Transcribe the records exactly from the line with "How distant from" to the end, both included.

Stored data:
━━━━━━
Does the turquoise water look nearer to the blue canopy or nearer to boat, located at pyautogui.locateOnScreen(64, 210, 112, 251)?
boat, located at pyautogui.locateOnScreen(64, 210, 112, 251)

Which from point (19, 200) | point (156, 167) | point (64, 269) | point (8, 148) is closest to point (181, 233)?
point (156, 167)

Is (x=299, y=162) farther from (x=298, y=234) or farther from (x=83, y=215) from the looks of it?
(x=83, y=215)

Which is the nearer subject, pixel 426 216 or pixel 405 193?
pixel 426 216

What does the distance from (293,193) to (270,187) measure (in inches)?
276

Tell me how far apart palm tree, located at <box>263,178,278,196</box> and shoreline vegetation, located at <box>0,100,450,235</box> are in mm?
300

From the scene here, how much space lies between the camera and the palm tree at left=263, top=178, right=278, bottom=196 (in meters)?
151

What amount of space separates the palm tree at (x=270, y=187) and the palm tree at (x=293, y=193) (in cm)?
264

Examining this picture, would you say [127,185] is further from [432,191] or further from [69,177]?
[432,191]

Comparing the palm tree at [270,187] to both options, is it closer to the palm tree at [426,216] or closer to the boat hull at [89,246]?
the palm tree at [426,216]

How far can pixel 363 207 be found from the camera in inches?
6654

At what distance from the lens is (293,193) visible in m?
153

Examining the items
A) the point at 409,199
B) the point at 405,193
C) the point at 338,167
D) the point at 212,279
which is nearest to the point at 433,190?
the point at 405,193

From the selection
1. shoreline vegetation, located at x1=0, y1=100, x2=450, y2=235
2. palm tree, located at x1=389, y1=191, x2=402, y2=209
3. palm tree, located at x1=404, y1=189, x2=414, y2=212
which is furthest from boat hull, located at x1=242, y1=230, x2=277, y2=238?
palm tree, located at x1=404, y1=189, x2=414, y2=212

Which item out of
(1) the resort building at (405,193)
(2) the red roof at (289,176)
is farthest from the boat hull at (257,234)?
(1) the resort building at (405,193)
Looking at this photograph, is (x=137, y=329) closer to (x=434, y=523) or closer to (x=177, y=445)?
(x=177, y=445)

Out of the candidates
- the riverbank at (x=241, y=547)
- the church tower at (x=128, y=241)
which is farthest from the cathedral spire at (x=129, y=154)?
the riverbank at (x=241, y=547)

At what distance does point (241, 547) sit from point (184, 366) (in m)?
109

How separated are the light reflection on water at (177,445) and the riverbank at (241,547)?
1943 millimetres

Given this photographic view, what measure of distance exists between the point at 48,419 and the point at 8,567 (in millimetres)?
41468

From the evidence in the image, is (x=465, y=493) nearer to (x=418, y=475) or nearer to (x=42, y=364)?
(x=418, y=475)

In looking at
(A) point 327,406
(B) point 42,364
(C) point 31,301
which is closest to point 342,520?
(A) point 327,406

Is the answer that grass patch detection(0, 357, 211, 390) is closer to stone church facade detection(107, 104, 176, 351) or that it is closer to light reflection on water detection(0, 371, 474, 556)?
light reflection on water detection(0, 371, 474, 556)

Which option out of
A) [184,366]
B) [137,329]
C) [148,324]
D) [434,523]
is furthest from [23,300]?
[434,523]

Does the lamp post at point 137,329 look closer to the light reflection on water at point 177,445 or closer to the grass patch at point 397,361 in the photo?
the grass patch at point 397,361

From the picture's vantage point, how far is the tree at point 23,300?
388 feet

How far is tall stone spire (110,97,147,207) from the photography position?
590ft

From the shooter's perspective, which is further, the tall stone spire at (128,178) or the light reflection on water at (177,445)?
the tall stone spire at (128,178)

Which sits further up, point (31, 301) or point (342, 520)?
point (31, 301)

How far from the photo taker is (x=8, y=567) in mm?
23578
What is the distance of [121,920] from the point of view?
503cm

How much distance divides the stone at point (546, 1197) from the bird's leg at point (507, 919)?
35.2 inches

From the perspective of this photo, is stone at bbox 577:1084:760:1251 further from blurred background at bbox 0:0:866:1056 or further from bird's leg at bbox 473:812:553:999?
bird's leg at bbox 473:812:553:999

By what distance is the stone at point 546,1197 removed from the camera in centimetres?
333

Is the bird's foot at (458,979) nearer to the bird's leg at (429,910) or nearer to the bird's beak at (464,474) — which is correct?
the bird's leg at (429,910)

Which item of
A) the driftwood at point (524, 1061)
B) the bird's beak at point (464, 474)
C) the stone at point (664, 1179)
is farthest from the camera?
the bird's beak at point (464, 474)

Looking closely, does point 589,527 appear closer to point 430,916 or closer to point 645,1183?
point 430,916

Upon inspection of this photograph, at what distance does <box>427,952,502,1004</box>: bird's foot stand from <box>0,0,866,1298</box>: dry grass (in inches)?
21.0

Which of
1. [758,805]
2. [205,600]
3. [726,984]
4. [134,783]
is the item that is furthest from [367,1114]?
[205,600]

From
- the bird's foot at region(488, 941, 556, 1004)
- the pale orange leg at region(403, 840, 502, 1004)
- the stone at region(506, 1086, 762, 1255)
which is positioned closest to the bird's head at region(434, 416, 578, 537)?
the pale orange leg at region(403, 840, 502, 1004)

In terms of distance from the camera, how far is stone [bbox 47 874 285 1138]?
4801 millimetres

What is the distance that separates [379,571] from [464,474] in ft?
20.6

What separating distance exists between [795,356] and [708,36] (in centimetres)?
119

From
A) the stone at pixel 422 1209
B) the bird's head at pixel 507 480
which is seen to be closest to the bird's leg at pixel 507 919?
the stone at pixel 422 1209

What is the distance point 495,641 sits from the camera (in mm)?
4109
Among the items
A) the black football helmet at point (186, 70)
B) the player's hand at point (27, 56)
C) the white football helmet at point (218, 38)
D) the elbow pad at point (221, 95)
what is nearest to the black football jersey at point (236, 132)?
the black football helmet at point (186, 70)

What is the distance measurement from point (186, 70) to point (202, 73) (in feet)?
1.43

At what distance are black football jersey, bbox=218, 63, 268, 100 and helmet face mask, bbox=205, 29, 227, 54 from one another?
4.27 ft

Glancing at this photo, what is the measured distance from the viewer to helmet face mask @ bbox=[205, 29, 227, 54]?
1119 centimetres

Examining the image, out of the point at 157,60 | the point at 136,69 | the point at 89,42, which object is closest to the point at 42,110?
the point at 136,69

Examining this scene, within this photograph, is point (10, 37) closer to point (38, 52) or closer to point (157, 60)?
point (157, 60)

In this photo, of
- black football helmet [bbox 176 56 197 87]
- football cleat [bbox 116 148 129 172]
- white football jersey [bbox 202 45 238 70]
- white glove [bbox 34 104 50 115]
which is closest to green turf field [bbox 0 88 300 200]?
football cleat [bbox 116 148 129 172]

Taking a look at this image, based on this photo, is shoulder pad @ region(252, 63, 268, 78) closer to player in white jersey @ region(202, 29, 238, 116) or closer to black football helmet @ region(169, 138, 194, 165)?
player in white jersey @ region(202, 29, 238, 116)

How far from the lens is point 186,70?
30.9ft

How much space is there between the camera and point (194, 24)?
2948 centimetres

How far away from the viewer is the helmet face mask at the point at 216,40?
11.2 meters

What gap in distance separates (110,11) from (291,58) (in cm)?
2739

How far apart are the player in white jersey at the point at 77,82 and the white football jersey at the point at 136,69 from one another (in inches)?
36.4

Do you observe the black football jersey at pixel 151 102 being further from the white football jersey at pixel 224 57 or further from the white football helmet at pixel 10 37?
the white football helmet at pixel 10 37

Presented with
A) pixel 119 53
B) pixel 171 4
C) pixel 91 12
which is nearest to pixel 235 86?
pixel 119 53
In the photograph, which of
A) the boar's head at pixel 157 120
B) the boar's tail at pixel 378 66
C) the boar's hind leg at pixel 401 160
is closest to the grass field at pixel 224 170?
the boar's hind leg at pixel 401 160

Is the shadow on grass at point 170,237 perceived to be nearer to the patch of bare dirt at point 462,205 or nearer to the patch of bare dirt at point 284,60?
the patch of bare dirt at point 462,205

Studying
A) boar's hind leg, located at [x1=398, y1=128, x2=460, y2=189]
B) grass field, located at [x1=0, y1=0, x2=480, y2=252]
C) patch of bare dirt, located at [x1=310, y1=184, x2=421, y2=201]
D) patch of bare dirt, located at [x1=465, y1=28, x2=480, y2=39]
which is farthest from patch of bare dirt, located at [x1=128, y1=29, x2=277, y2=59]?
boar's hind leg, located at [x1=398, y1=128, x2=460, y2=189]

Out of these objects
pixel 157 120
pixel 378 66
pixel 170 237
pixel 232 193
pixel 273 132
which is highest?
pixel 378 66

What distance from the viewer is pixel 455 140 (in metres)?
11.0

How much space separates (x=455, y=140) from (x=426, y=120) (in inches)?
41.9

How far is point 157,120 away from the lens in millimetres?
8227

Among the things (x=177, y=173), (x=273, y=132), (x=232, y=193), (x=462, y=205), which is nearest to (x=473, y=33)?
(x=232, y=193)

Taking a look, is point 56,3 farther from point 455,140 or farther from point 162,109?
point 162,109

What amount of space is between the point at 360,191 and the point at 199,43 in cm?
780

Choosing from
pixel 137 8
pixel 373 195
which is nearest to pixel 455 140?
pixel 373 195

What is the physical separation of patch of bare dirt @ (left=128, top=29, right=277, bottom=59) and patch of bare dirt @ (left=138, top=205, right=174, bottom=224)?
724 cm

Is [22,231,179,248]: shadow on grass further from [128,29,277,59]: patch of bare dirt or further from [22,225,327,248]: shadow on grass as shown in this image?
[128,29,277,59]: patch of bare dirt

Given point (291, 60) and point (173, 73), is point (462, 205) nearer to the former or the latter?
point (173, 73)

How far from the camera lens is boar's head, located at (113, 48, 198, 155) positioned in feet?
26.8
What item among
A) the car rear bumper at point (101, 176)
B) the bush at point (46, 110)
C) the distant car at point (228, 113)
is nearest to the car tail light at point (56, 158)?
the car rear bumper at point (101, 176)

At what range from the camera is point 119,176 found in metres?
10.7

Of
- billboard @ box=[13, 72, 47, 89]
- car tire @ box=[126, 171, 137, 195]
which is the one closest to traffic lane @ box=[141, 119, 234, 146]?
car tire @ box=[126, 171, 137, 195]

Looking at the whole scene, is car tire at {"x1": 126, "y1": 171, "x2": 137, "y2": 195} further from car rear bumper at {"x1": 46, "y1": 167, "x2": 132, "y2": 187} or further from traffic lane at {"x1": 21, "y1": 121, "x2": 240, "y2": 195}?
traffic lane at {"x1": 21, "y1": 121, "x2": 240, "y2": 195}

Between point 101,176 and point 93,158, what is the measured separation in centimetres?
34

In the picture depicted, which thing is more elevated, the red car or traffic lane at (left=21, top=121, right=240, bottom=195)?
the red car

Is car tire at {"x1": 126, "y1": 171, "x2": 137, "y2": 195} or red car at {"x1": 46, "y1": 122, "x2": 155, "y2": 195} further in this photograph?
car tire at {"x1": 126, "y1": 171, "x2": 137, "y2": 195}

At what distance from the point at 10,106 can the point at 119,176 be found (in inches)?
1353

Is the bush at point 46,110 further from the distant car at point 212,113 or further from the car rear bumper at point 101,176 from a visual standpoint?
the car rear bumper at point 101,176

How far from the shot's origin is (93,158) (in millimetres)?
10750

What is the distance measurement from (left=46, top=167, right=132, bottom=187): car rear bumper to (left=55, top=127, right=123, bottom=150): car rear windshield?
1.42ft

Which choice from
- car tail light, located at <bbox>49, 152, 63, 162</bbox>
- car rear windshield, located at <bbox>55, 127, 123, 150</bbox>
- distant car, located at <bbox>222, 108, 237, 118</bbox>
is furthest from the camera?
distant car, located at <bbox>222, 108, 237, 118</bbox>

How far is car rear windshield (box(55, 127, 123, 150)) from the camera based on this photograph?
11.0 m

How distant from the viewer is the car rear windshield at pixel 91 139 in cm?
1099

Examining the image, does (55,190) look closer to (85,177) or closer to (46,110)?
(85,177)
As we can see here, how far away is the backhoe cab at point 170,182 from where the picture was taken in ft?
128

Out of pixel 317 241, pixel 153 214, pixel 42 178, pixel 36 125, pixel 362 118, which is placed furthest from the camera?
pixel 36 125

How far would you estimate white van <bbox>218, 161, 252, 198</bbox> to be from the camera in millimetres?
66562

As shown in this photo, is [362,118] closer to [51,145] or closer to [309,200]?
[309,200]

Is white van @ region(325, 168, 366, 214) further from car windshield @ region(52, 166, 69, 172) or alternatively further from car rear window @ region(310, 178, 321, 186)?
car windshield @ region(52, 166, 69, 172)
━━━━━━
Exercise solution:
How distant from the viewer is the car rear windshield at pixel 91 139 in cm?
1099

Examining the image, does (55,190) look closer to (85,177) or closer to (46,110)?
(85,177)
As we can see here, how far away is the backhoe cab at point 170,182 from where the picture was taken in ft?
128

Out of pixel 317 241, pixel 153 214, pixel 42 178, pixel 36 125, pixel 362 118, which is placed furthest from the camera?
pixel 36 125

How far would you estimate white van <bbox>218, 161, 252, 198</bbox> to be from the camera in millimetres?
66562

As shown in this photo, is [362,118] closer to [51,145] or closer to [309,200]?
[309,200]

Is white van @ region(325, 168, 366, 214) further from car windshield @ region(52, 166, 69, 172) or alternatively further from car rear window @ region(310, 178, 321, 186)?
car windshield @ region(52, 166, 69, 172)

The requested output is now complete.